The listing is to be transcribed in full, with its images left out.

_Source information:_
==========
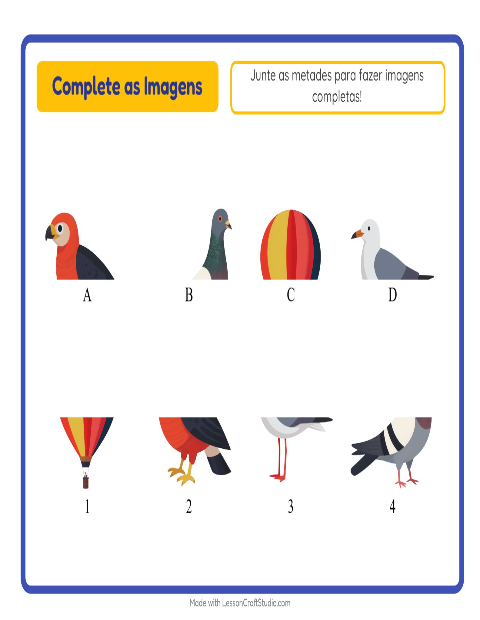 Complete as Imagens

Junte as metades para fazer imagens completas!

A

B

C

D

1

2

3

4

Made with LessonCraftStudio.com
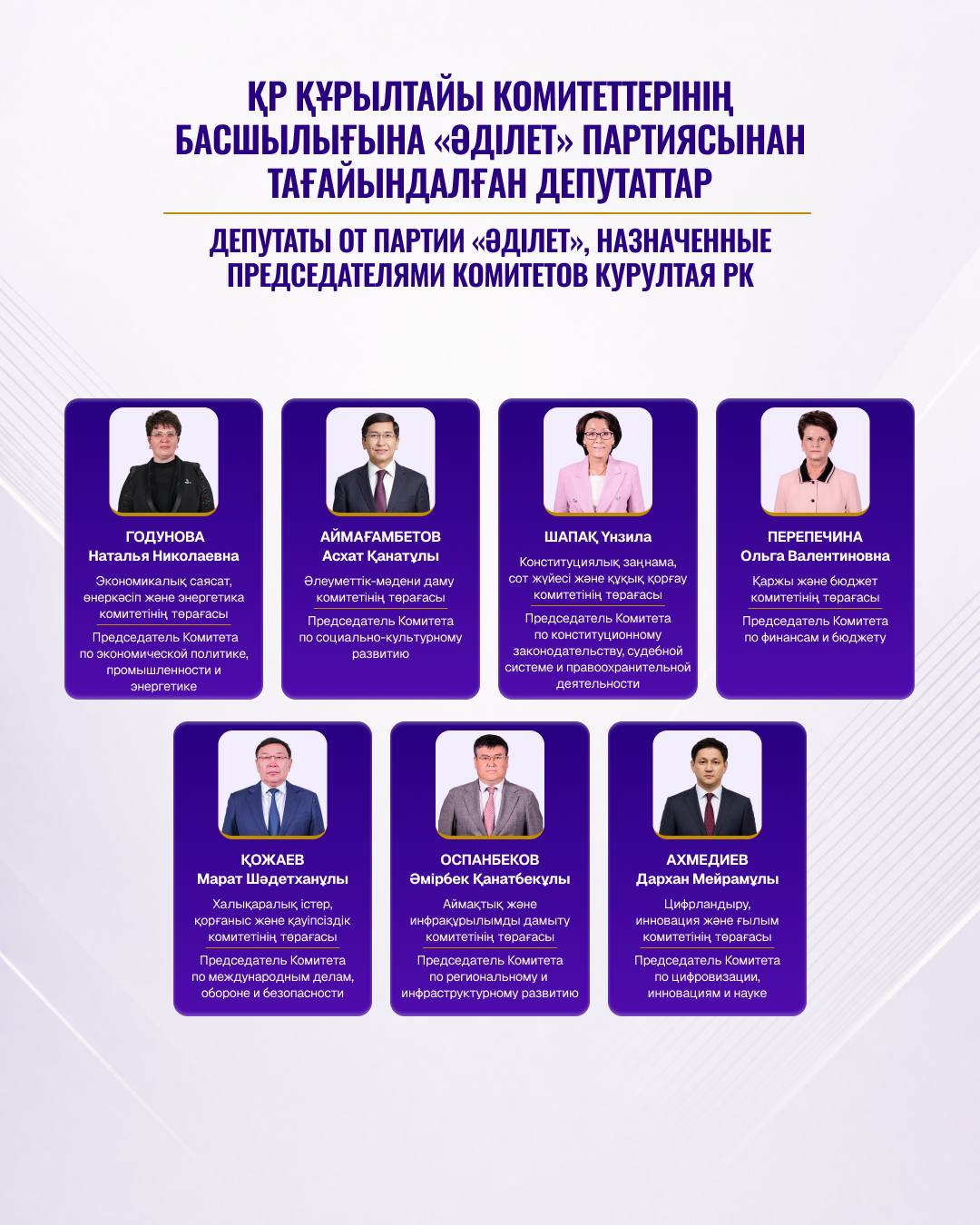 ҚР ҚҰРЫЛТАЙЫ КОМИТЕТТЕРІНІҢ БАСШЫЛЫҒЫНА «ӘДІЛЕТ» ПАРТИЯСЫНАН ТАҒАЙЫНДАЛҒАН ДЕПУТАТТАР

ДЕПУТАТЫ ОТ ПАРТИИ «ӘДІЛЕТ», НАЗНАЧЕННЫЕ ПРЕДСЕДАТЕЛЯМИ КОМИТЕТОВ КУРУЛТАЯ РК

ГОДУНОВА
Наталья Николаевна

Экономикалық саясат, өнеркәсіп және энергетика комитетінің төрағасы

Председатель Комитета по экономической политике, промышленности и энергетике

АЙМАҒАМБЕТОВ
Асхат Қанатұлы

Әлеуметтік-мәдени даму комитетінің төрағасы

Председатель Комитета по социально-культурному развитию

ШАПАҚ Үнзила

Конституциялық заңнама, сот жүйесі және құқық қорғау комитетінің төрағасы

Председатель Комитета по конституционному законодательству, судебной системе и правоохранительной деятельности

ПЕРЕПЕЧИНА
Ольга Валентиновна

Қаржы және бюджет комитетінің төрағасы

Председатель Комитета по финансам и бюджету

ҚОЖАЕВ
Марат Шәдетханұлы

Халықаралық істер, қорғаныс және қауіпсіздік комитетінің төрағасы

Председатель Комитета по международным делам, обороне и безопасности

ОСПАНБЕКОВ
Әмірбек Қанатбекұлы

Аймақтық және инфрақұрылымды дамыту комитетінің төрағасы

Председатель Комитета по региональному и инфраструктурному развитию

АХМЕДИЕВ
Дархан Мейрамұлы

Цифрландыру, инновация және ғылым комитетінің төрағасы

Председатель Комитета по цифровизации, инновациям и науке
==========
_Written response:_
 Complete as Imagens

Junte as metades para fazer imagens completas!

A

B

C

D

1

2

3

4

Made with LessonCraftStudio.com
 ҚР ҚҰРЫЛТАЙЫ КОМИТЕТТЕРІНІҢ БАСШЫЛЫҒЫНА «ӘДІЛЕТ» ПАРТИЯСЫНАН ТАҒАЙЫНДАЛҒАН ДЕПУТАТТАР

ДЕПУТАТЫ ОТ ПАРТИИ «ӘДІЛЕТ», НАЗНАЧЕННЫЕ ПРЕДСЕДАТЕЛЯМИ КОМИТЕТОВ КУРУЛТАЯ РК

ГОДУНОВА
Наталья Николаевна

Экономикалық саясат, өнеркәсіп және энергетика комитетінің төрағасы

Председатель Комитета по экономической политике, промышленности и энергетике

АЙМАҒАМБЕТОВ
Асхат Қанатұлы

Әлеуметтік-мәдени даму комитетінің төрағасы

Председатель Комитета по социально-культурному развитию

ШАПАҚ Үнзила

Конституциялық заңнама, сот жүйесі және құқық қорғау комитетінің төрағасы

Председатель Комитета по конституционному законодательству, судебной системе и правоохранительной деятельности

ПЕРЕПЕЧИНА
Ольга Валентиновна

Қаржы және бюджет комитетінің төрағасы

Председатель Комитета по финансам и бюджету

ҚОЖАЕВ
Марат Шәдетханұлы

Халықаралық істер, қорғаныс және қауіпсіздік комитетінің төрағасы

Председатель Комитета по международным делам, обороне и безопасности

ОСПАНБЕКОВ
Әмірбек Қанатбекұлы

Аймақтық және инфрақұрылымды дамыту комитетінің төрағасы

Председатель Комитета по региональному и инфраструктурному развитию

АХМЕДИЕВ
Дархан Мейрамұлы

Цифрландыру, инновация және ғылым комитетінің төрағасы

Председатель Комитета по цифровизации, инновациям и науке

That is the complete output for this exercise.